Classical CD Ripper - Updated

To accompany the updates to all my other audio-related scripts which have been published of late, the Classical CD Ripper has also now been updated. As with all the other software updates of late, the changes are in three basic categories: cosmetic, distro-awareness and year-in-album functionality.

The cosmetic changes are just to add a little colour to the various prompts and warning messages, so that you can tell the difference more easily between questions the software asks (white text) and the answers you type (yellow). Errors or other unusual conditions will now display in red. Not all terminals will display the colours, but they won't garble their displays if they can't handle the colours either.

The disto-awareness changes are simply the fact that the software now analyses what distro it's running on and what software already exists on the system. If it detects that a required software package is absent, it will give distro-appropriate installation advice. As usual, Fedora is unique in that some of the required software cannot be found in standard repositories, so uniquely on that distro, you'll get advice to enable the RPM Fusion repository, too.

The most significant change is that the software now rips with DATE tag information included in the ALBUM tag. If you, for example, say you're ripping The Perfect Fool conducted by Vernon Handley in 1998, then you will end up with an ALBUM tag set to The Perfect Fool (Handley - 1998). You will additionally have a folder structure created in which to store the ripped audio files which ends in a folder called The Perfect Fool (Handley - 1998). Thus CCDR comes into line with the principles recently described as to what, truly, serves as the unique identifier for one classical music recording as compared to any other.

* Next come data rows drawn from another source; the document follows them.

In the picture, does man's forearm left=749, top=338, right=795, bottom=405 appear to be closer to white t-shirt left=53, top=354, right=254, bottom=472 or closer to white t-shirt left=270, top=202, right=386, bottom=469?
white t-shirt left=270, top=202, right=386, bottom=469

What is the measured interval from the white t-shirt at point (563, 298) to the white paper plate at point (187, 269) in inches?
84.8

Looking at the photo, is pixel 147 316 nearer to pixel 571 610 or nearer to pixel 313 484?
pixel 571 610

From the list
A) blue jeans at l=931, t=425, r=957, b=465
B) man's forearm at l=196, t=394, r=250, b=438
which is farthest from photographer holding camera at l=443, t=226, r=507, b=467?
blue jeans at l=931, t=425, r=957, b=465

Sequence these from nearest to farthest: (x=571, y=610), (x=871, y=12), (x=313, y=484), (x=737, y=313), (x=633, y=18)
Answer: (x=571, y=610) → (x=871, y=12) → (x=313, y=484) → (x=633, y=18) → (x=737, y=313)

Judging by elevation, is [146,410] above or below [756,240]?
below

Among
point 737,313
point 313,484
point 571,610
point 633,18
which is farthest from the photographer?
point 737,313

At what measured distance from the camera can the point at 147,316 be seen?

Updating to the new 3.01 version of CCDR is simply done by downloading the new version (into your Downloads folder) and then issuing these commands:

sudo mv $HOME/Downloads/ccdr.sh /usr/bin 
sudo chmod +x /usr/bin/ccdr.sh

That should simply over-write your existing version, assuming you've installed into the /usr/bin directory, as the installation instructions originally told you to do! An alternative is to download the new one, open it in the text editor of your choice and simply replace the contents of the original ccdr.sh, wherever it's stored, with the contents of the new download. Either way, it takes mere seconds to update to the new version.